• _Data to process_:
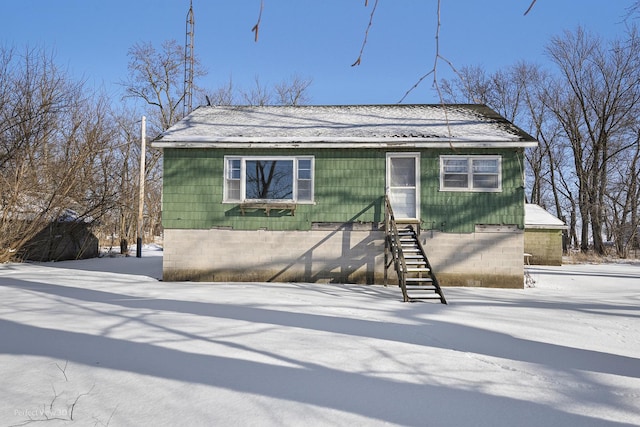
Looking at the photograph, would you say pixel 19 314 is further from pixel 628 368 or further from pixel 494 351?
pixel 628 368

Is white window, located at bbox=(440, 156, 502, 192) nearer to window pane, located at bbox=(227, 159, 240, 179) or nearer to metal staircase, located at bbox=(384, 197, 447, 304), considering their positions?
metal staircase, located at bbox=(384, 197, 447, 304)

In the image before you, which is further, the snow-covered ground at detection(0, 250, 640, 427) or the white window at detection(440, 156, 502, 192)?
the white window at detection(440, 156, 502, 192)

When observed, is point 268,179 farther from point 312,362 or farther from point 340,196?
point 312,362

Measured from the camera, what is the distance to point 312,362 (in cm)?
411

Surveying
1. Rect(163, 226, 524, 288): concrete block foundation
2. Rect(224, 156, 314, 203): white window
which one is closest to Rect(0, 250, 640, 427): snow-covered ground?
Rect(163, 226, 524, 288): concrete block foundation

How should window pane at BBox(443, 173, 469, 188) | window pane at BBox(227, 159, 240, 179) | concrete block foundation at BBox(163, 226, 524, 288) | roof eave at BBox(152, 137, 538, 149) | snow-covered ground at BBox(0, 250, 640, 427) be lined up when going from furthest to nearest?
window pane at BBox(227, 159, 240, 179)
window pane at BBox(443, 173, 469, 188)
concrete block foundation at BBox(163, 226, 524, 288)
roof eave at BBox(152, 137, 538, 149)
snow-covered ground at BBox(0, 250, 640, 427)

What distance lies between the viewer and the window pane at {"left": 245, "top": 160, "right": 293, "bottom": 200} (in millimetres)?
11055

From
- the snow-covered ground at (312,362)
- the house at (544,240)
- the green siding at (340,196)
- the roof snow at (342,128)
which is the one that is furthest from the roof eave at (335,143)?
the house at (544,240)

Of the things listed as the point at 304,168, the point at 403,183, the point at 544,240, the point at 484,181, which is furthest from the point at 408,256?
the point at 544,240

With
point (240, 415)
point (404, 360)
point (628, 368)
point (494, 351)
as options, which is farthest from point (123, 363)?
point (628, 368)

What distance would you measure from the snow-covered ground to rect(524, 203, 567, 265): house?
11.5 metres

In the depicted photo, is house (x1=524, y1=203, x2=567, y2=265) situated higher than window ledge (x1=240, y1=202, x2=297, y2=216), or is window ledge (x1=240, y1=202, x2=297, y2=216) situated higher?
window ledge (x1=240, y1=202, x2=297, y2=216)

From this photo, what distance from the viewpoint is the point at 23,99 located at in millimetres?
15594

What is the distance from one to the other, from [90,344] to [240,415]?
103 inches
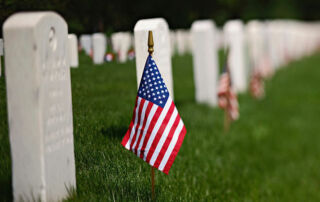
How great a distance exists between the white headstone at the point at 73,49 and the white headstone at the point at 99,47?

• _Directions for this task_:
Select every line of the records above that contains the string "between", and copy each one in full.

• _Reply to the task_:
What distance lies between the viewer and the window pane at {"left": 245, "top": 160, "right": 293, "bottom": 200} (in millimetres)?
How great a distance exists between the white headstone at the point at 73,49 and the white headstone at the point at 99,47?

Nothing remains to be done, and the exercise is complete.